### [TASK DIRECTIONS]
Extract from the listing below each line that contains the word "blossoms", copying those lines unchanged.

═══ INPUT MATERIAL ═══

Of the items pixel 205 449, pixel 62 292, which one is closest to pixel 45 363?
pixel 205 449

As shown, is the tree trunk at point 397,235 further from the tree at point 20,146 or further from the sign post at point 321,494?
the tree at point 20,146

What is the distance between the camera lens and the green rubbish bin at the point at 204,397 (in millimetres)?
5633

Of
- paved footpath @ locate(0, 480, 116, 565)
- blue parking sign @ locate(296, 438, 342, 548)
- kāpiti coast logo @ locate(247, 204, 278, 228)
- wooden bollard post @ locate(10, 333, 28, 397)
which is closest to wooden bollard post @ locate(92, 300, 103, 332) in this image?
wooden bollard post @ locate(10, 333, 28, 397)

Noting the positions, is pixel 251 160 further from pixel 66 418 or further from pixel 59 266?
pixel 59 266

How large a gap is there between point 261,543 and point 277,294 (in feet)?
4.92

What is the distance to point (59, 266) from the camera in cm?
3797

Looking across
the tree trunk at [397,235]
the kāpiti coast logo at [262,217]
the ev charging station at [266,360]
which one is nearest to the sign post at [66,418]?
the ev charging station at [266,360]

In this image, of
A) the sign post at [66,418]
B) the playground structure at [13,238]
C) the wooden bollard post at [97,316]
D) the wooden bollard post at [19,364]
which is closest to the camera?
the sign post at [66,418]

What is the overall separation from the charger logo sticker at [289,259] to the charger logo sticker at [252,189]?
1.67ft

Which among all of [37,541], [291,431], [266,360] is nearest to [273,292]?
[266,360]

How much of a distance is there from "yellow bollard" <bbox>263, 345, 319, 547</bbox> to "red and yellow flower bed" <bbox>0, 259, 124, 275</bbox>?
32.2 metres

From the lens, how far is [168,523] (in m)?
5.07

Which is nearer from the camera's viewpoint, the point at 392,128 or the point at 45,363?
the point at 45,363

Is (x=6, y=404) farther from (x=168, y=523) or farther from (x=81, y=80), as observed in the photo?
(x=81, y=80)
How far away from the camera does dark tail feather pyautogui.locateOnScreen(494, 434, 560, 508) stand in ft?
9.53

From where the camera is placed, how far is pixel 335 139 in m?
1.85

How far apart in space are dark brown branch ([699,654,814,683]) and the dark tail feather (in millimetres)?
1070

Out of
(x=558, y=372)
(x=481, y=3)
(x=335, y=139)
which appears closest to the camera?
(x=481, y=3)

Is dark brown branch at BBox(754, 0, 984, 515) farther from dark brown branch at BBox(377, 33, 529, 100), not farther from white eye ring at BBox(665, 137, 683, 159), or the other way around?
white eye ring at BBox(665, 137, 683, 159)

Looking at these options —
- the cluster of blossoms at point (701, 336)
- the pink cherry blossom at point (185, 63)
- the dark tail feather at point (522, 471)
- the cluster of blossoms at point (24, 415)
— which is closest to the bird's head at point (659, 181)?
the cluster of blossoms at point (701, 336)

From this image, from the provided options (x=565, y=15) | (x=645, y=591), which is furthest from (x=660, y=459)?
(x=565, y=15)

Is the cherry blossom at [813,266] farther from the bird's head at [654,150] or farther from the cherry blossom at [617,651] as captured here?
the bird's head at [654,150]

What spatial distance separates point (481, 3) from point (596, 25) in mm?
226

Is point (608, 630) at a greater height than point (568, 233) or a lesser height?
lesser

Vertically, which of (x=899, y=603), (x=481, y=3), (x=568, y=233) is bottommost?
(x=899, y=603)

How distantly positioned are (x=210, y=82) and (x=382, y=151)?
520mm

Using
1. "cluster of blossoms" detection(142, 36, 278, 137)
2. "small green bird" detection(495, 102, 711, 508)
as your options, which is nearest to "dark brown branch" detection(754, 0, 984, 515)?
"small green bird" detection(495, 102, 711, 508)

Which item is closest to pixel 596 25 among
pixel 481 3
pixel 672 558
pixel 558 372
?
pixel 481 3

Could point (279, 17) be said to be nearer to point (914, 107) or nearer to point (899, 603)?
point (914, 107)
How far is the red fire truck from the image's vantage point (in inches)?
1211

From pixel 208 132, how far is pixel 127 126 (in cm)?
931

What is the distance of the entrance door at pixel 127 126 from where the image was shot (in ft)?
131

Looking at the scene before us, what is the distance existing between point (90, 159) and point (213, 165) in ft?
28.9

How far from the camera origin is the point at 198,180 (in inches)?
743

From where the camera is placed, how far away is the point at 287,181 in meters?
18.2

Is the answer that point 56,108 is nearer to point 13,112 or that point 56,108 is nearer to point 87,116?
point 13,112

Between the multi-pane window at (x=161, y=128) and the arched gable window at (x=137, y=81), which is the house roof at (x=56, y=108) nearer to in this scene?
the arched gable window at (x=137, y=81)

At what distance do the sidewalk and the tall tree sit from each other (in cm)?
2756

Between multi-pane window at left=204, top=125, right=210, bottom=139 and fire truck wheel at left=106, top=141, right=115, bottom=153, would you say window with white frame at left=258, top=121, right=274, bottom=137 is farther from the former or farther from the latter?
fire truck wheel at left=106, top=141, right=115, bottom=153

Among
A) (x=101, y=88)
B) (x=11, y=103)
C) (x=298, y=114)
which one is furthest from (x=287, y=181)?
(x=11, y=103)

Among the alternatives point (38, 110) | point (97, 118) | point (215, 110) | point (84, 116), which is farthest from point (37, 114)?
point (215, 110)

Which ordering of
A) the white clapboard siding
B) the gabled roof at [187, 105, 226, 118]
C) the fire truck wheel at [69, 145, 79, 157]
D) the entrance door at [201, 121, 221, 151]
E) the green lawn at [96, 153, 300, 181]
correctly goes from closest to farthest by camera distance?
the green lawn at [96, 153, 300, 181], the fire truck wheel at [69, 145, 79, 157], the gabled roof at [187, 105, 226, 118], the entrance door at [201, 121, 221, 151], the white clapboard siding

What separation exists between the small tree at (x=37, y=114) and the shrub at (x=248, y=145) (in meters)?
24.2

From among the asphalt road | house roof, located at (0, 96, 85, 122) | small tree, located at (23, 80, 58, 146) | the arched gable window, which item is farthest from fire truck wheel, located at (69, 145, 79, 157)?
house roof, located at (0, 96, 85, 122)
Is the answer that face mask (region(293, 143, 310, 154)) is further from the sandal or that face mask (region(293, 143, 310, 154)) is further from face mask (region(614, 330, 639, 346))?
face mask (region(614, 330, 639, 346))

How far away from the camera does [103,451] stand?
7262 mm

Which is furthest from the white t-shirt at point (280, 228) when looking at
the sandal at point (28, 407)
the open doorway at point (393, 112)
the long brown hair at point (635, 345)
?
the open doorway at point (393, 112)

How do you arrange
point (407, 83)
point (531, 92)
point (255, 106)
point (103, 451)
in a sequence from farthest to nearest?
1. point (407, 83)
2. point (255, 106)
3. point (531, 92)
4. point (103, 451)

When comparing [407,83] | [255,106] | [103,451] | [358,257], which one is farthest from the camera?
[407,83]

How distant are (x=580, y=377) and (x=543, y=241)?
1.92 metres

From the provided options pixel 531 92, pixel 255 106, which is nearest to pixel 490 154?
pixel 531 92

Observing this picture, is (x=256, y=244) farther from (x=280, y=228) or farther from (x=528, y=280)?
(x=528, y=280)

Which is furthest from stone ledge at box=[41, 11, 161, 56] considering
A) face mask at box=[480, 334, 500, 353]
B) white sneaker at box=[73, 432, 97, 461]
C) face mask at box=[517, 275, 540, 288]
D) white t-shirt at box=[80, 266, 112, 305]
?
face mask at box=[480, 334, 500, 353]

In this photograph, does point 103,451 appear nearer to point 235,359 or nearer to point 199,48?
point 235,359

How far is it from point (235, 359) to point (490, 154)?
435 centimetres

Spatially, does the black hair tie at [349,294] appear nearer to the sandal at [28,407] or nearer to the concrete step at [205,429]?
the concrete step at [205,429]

═══
═══ INPUT MATERIAL ═══

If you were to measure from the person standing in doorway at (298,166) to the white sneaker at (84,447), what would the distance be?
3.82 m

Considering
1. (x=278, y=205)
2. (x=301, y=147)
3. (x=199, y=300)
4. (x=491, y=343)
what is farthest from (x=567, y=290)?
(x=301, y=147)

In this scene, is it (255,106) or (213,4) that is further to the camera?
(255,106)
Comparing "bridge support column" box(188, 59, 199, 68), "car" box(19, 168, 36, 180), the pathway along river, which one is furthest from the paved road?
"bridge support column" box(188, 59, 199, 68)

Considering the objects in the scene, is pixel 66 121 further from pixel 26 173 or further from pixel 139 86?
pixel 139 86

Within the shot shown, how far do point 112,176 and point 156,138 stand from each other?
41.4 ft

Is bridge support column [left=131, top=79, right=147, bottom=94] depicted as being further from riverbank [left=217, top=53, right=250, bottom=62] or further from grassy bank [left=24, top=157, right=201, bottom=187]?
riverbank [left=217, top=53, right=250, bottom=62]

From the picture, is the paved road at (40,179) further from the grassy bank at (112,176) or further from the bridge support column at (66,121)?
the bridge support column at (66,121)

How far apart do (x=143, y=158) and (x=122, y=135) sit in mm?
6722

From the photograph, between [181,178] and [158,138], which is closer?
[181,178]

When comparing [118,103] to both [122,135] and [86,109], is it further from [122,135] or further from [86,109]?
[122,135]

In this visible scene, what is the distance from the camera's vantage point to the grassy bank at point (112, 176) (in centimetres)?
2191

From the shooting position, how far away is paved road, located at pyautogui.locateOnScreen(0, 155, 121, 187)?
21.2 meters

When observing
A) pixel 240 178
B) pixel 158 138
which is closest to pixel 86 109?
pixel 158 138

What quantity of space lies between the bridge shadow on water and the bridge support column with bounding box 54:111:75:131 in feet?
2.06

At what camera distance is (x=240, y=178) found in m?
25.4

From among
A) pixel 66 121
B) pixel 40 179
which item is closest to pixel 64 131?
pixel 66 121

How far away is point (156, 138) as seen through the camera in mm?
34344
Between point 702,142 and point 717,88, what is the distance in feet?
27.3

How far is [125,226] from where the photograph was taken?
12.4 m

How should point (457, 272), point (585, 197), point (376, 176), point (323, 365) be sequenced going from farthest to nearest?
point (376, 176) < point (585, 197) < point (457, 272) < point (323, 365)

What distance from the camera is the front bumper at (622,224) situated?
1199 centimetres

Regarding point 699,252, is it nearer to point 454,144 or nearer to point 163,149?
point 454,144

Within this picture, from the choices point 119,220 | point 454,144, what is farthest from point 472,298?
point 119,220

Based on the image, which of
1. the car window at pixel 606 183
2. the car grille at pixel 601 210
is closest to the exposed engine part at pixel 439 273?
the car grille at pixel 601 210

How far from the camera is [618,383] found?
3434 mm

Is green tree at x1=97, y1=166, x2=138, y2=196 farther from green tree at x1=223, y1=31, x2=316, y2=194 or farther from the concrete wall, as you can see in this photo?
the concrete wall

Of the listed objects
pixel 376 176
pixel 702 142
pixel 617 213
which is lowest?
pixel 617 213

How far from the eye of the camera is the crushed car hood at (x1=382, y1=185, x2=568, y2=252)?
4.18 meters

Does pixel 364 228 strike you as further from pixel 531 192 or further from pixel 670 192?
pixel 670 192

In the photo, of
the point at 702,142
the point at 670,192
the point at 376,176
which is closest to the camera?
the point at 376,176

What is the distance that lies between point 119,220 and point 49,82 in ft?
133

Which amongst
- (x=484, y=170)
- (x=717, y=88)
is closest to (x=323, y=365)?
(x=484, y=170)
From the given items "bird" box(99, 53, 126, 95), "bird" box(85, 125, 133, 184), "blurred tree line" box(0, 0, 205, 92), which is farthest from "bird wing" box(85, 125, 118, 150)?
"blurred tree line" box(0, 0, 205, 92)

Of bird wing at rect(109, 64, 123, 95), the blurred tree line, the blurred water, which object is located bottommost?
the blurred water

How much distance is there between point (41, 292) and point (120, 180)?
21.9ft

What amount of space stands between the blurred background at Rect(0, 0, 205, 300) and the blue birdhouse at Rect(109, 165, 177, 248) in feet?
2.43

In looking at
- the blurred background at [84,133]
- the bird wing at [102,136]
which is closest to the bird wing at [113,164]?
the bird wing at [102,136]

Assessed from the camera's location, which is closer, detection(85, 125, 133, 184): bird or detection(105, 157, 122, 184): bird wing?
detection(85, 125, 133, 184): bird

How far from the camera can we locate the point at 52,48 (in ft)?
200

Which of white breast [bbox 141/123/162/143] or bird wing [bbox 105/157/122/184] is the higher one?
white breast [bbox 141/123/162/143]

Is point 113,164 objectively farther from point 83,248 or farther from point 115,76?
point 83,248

═══

### [OUTPUT OF THE EXERCISE]
- the cluster of blossoms at point (701, 336)
- the cluster of blossoms at point (24, 415)
the cluster of blossoms at point (701, 336)
1. "cluster of blossoms" detection(142, 36, 278, 137)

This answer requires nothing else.